🚀 Motivation
Waymo is rapidly expanding across the United States, rolling out autonomous ride-hailing services in city after city. The ambitions are bold — but what does it take to realistically meet urban demand with autonomous vehicles?
This blog post explores how ride-hailing simulations with MATSim DRT Contrib can help cities, mobility strategists, and tech companies estimate the fleet size required to serve real-world demand. By simulating autonomous deployments, we gain actionable insights into what a Waymo-like service would need to operate effectively in a new urban environment.
One city stands out: Chicago. The City of Chicago provides a highly detailed, continuously updated ride-hailing dataset — a true hidden gem that’s often overlooked in both academic and commercial circles.
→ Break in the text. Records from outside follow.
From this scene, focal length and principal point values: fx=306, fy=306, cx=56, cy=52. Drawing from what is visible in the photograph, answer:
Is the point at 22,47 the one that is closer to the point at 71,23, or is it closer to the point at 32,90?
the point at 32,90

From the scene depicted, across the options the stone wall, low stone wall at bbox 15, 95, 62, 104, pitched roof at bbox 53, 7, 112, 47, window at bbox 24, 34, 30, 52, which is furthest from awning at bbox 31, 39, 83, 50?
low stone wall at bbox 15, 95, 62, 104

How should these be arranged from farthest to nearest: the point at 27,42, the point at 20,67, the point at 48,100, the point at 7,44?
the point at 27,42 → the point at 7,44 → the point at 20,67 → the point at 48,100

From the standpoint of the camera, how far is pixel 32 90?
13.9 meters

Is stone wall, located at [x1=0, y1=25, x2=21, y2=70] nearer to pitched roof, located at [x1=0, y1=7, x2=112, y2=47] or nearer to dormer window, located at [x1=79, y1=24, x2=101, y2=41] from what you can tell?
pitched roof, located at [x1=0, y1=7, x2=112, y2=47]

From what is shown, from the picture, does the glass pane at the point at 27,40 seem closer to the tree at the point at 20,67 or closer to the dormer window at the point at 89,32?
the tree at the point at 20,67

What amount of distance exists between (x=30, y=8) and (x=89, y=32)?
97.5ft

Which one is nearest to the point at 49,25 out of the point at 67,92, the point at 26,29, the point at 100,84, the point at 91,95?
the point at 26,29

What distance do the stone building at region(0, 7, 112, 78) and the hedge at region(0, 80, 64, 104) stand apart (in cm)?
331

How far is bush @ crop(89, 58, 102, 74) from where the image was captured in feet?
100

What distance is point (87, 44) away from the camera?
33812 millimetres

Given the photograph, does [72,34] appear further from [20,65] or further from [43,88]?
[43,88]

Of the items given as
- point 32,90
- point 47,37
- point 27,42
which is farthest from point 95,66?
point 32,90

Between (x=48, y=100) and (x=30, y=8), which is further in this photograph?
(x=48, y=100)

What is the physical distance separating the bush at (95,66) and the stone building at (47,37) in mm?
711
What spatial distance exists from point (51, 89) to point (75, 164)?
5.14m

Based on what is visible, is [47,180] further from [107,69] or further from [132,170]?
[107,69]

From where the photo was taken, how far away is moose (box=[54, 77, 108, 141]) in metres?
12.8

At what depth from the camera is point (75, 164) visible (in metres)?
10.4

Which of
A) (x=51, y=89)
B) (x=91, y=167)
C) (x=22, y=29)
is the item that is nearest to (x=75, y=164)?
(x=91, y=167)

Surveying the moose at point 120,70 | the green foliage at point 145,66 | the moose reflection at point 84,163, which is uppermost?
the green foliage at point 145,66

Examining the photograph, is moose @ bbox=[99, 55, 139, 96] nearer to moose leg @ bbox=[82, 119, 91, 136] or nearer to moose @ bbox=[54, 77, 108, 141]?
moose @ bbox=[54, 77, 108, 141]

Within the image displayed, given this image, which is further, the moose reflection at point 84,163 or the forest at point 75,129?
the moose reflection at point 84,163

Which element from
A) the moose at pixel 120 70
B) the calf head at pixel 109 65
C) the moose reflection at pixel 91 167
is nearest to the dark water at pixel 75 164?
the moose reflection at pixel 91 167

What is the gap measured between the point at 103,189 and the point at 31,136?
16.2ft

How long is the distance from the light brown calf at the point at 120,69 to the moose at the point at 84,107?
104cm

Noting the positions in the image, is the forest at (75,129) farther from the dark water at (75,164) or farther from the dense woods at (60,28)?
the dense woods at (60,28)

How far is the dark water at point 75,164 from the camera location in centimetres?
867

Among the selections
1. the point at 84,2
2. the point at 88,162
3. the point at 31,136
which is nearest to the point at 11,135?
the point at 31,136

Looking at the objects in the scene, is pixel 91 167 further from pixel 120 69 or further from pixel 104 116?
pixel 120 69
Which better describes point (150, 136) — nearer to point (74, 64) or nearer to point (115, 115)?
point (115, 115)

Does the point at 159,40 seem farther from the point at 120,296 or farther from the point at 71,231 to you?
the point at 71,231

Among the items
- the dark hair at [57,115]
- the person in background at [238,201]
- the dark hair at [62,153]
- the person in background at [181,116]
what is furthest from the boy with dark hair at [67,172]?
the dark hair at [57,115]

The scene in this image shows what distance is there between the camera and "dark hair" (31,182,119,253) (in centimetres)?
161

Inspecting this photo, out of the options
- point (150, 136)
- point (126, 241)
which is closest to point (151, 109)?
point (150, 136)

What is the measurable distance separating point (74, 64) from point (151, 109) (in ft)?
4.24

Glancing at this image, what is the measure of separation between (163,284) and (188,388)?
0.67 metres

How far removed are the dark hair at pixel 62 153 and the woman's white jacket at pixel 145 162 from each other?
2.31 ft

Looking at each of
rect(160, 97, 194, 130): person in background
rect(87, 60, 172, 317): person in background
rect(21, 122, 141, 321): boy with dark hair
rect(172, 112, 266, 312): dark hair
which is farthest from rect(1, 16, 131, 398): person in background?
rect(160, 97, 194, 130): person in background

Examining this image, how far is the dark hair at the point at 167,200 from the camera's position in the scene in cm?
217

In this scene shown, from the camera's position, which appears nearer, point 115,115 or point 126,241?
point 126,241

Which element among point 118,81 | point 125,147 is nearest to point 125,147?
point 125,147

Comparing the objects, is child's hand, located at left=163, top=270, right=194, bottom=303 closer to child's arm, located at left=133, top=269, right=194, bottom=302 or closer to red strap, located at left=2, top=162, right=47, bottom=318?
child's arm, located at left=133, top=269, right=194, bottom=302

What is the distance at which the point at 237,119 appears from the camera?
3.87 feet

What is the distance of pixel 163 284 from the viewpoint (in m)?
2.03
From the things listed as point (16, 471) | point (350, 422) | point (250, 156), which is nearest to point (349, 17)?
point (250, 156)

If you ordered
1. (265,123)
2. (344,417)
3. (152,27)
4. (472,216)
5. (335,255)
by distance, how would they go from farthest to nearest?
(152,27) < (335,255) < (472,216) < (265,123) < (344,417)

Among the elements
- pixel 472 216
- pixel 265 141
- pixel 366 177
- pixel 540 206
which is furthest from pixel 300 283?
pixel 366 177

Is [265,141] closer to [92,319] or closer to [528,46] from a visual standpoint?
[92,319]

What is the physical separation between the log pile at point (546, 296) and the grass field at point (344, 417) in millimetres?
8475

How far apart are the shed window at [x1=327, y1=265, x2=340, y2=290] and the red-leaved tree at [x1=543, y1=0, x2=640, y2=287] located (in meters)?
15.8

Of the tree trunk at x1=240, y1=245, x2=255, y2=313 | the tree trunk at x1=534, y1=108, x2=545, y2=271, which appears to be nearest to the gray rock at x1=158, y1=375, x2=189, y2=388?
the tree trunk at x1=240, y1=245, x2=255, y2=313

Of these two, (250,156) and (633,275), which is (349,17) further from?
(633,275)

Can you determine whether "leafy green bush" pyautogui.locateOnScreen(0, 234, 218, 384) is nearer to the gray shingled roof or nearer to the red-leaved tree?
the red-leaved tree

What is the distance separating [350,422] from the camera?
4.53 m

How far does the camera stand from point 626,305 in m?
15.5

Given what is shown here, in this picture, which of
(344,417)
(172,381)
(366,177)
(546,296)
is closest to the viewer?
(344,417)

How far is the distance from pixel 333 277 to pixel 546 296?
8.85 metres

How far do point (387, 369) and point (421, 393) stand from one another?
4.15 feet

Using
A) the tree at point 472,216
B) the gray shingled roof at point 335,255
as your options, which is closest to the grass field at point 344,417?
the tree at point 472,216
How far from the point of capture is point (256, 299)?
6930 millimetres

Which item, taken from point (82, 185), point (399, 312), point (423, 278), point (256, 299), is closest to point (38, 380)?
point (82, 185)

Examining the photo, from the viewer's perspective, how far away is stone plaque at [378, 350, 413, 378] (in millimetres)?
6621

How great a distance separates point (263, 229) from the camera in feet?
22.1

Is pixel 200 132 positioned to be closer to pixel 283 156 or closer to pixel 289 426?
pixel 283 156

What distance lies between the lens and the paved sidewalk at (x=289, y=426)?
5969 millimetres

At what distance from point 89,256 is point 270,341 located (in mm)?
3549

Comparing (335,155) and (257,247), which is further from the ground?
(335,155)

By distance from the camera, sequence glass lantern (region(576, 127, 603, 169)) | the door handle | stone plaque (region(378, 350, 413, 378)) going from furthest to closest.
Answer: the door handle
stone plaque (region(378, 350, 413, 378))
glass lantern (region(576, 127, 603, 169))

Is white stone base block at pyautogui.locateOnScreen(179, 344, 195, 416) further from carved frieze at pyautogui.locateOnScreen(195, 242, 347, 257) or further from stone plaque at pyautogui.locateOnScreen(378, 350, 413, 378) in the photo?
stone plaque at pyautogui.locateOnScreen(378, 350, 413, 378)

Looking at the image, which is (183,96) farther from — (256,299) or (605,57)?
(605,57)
It offers a rare opportunity to analyze real booking behavior at scale.
In this post, I’ll show you how to unlock the full potential of this dataset using Java, Python, MATSim, and Simunto software. We’ll dive deep into the data and explore how simulation can turn raw demand into strategic deployment decisions.
📦 Input Data: Real Ride-Hailing Trips from Chicago
The foundation of this analysis is a public dataset provided by the City of Chicago, titled Transportation Network Providers - Trips (2025). It contains anonymized trip-level data from ride-hailing services like Uber and Lyft, and is published under Public Domain — making it freely usable for both academic and commercial purposes.
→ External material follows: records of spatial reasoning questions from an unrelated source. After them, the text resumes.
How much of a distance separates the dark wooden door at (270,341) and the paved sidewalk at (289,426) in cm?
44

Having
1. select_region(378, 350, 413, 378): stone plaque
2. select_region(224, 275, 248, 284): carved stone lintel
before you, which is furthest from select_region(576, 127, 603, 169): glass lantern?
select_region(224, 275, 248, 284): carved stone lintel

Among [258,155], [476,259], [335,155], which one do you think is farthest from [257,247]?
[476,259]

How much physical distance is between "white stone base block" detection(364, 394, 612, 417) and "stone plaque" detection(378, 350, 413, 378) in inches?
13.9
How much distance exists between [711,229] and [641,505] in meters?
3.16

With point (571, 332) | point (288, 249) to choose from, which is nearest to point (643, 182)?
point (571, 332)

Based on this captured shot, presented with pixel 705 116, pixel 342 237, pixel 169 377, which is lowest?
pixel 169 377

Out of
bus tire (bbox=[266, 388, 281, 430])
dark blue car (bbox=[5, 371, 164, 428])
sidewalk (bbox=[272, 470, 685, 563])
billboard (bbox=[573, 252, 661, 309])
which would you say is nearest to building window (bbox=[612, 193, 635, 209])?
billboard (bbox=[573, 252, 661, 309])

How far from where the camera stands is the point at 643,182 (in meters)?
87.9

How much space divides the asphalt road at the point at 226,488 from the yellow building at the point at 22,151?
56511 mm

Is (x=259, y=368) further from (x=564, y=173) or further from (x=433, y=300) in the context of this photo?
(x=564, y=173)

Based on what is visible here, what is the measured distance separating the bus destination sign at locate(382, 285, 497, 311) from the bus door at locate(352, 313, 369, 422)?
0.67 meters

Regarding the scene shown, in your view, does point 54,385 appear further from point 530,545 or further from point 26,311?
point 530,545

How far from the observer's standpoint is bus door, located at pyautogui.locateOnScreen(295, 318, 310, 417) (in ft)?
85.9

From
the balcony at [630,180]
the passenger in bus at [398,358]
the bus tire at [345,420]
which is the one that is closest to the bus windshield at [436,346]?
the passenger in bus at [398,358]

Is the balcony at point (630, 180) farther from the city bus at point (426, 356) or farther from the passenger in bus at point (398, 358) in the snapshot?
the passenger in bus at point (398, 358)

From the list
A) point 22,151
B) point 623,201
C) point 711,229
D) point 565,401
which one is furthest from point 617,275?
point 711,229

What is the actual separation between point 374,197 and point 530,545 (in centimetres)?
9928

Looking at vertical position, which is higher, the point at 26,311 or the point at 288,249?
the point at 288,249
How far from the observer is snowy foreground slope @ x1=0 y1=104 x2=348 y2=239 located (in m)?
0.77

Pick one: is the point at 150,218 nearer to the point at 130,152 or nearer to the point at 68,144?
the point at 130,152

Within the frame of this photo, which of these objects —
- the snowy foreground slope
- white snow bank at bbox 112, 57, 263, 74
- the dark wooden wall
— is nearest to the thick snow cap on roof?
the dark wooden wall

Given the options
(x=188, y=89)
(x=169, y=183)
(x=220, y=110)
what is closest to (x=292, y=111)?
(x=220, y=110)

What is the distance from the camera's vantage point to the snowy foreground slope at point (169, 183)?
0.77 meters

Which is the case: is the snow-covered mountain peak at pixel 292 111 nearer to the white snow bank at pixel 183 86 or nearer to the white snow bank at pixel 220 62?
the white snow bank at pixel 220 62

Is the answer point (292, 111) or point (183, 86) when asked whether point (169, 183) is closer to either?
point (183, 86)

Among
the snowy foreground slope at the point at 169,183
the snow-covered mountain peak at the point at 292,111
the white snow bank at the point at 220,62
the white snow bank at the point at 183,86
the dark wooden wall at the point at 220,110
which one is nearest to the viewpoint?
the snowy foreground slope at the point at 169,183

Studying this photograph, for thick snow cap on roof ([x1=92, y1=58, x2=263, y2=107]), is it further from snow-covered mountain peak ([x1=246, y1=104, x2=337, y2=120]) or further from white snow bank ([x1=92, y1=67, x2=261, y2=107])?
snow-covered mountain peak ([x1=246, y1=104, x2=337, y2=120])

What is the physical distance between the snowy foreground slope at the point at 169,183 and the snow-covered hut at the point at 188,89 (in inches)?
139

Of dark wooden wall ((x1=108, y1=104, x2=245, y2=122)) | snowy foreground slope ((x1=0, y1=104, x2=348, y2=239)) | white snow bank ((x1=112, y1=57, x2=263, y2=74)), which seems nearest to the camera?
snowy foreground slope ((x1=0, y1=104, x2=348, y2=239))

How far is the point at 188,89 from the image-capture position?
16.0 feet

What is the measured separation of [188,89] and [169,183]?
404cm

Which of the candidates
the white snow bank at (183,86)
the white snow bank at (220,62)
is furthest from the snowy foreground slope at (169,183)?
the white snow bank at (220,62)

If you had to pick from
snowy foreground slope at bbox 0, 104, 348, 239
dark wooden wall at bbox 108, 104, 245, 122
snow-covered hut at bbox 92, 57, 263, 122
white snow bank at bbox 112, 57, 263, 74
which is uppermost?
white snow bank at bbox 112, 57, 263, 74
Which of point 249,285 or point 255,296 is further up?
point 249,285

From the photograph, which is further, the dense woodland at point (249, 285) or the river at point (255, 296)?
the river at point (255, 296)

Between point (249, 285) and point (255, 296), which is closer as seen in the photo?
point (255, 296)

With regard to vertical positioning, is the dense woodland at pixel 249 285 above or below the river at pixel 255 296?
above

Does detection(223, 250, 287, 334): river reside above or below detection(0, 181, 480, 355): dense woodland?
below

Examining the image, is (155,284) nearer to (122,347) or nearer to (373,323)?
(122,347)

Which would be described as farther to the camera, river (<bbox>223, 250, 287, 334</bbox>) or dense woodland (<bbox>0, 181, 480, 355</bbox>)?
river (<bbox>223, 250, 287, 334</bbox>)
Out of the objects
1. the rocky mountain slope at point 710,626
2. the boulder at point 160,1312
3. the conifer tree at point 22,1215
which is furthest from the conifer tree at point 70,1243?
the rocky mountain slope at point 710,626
You can access the data in two ways:
- CSV Archive Download: A full-year dump, currently around 12.5 GB of raw data for 2025.
- API Access: Ideal for downloading specific days or weeks without handling the full dataset.
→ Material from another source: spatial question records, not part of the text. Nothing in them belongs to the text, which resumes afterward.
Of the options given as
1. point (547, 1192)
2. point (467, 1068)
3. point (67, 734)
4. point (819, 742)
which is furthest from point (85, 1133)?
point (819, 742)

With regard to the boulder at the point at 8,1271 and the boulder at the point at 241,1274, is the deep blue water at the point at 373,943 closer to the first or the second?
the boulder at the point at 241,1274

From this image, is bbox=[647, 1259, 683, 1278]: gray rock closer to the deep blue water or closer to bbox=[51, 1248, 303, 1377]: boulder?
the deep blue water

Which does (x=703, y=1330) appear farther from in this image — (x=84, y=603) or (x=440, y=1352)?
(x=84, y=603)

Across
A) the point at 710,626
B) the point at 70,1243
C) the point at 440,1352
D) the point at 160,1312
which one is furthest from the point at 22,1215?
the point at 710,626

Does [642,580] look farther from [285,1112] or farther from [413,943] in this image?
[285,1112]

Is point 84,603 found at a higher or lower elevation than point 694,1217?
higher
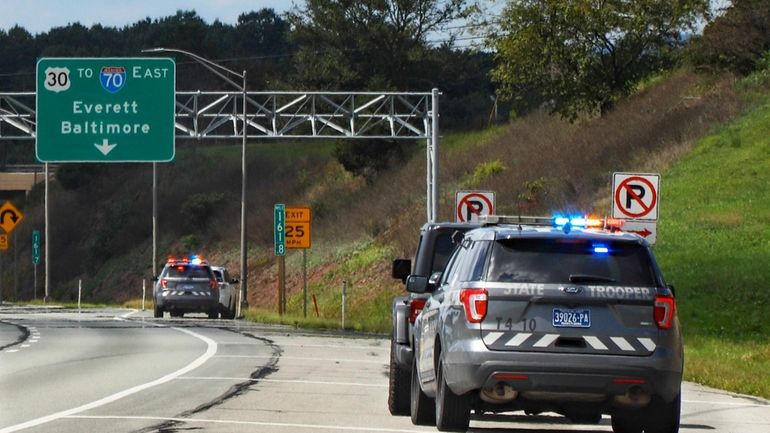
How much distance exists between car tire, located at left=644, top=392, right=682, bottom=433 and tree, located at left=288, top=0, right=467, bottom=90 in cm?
7029

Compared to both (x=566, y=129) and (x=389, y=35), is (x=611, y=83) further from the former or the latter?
(x=389, y=35)

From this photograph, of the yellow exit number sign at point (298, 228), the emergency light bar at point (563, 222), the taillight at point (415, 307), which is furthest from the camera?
the yellow exit number sign at point (298, 228)

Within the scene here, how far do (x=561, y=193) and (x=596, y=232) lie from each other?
1692 inches

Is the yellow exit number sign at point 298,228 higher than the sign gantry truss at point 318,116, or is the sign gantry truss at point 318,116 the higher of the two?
the sign gantry truss at point 318,116

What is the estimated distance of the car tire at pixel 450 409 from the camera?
13539mm

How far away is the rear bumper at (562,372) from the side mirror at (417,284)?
2.25m

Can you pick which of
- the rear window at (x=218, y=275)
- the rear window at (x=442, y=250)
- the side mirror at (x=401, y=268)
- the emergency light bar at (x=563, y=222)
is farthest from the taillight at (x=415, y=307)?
the rear window at (x=218, y=275)

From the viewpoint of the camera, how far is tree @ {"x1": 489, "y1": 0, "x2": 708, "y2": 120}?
64.2 m

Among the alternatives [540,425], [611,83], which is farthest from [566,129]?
[540,425]

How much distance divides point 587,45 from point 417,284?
165 ft

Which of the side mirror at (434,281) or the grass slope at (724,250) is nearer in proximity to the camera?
the side mirror at (434,281)

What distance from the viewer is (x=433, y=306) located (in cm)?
1459

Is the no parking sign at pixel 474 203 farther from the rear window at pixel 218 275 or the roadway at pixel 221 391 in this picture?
the rear window at pixel 218 275

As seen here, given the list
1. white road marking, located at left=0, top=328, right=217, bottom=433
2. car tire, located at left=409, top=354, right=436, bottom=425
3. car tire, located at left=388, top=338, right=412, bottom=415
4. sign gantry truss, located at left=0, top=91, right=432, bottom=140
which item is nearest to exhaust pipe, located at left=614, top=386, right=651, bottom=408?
car tire, located at left=409, top=354, right=436, bottom=425
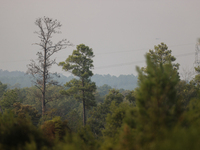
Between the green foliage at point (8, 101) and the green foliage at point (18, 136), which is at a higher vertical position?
the green foliage at point (8, 101)

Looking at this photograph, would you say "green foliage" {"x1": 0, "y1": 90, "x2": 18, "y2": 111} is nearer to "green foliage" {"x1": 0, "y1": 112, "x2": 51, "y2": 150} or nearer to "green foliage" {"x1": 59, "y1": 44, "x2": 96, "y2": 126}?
"green foliage" {"x1": 59, "y1": 44, "x2": 96, "y2": 126}

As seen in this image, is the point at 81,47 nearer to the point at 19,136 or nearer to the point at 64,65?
the point at 64,65

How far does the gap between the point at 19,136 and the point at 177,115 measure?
3813 mm

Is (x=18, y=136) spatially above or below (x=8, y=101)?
below

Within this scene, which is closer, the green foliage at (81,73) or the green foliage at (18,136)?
the green foliage at (18,136)

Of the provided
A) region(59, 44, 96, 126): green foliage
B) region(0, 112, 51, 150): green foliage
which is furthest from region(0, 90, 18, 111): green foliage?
region(0, 112, 51, 150): green foliage

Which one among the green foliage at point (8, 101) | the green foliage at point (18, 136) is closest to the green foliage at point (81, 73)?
the green foliage at point (8, 101)

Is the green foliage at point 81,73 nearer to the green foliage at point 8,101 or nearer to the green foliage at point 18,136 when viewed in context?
the green foliage at point 8,101

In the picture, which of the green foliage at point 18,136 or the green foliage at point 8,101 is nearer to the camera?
the green foliage at point 18,136

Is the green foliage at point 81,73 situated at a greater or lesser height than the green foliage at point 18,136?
greater

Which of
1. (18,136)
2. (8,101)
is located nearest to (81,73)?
(8,101)

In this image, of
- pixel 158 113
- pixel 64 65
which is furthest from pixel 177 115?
pixel 64 65

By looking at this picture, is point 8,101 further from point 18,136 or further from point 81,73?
point 18,136

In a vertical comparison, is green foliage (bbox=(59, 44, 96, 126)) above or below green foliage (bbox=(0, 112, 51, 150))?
above
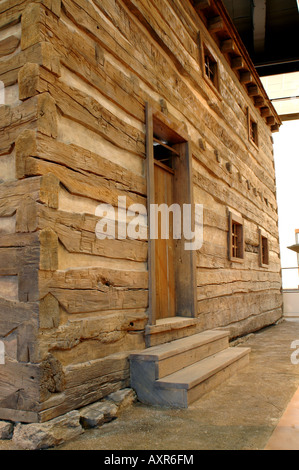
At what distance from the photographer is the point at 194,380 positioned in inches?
136

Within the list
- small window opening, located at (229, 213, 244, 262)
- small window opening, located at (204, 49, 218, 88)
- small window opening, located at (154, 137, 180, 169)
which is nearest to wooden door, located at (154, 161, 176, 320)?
small window opening, located at (154, 137, 180, 169)

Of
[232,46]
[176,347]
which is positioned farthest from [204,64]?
[176,347]

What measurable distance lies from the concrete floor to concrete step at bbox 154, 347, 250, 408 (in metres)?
0.08

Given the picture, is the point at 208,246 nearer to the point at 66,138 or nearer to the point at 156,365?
the point at 156,365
You can get a full overview of the provided attributes per trip check out this source. The so call PlansConverter allows you to download and cache files day by day. Moreover, trip demand gets transformed to MATSim compatible input.
⚠️ Working on 12.5 GB csv can be a significant hurdle. That’s why I’ve created a PlansConverter that lets you fetch data for selected days or entire weeks with ease. You need to register in order to obtain an API token for my downloader.
📍 Scope of Analysis: Intra-Chicago Trips Only
It’s important to note that pickup and dropoff coordinates are omitted whenever a trip starts or ends outside the official boundaries of the City of Chicago. In such cases, fields like census tract, community area, and geolocation are left blank.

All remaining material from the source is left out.